Repeat every line of the rows below word for word, but leave out the pictures.

- Task material:
-.-.-
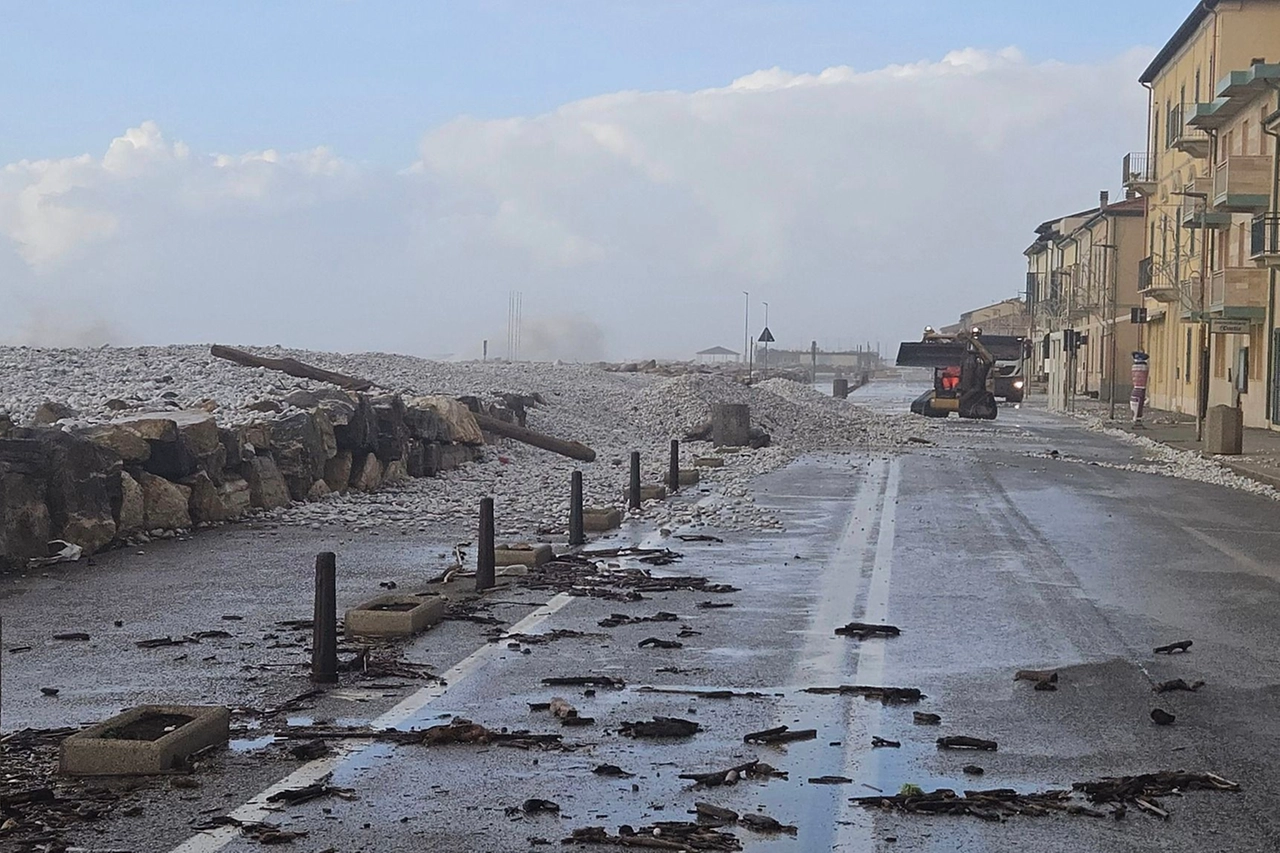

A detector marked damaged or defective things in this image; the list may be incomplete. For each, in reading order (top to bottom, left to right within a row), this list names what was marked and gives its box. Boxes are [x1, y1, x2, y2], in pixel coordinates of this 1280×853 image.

broken concrete block [139, 470, 194, 528]
broken concrete block [245, 456, 290, 510]
broken concrete block [584, 506, 624, 532]
broken concrete block [492, 544, 552, 564]
broken concrete block [344, 596, 450, 636]
broken concrete block [60, 704, 232, 776]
-.-.-
- Expected answer:
A detector marked damaged or defective things in this image; the list may be incomplete. For each, in reading order (top to bottom, left to right within a row), this list names what was marked and gives its box. Boxes are [x1, y1, x2, y2], in pixel coordinates of this 1280×853 image.

broken concrete block [139, 470, 194, 528]
broken concrete block [245, 456, 290, 510]
broken concrete block [584, 506, 624, 532]
broken concrete block [492, 544, 552, 564]
broken concrete block [344, 596, 450, 636]
broken concrete block [60, 704, 232, 776]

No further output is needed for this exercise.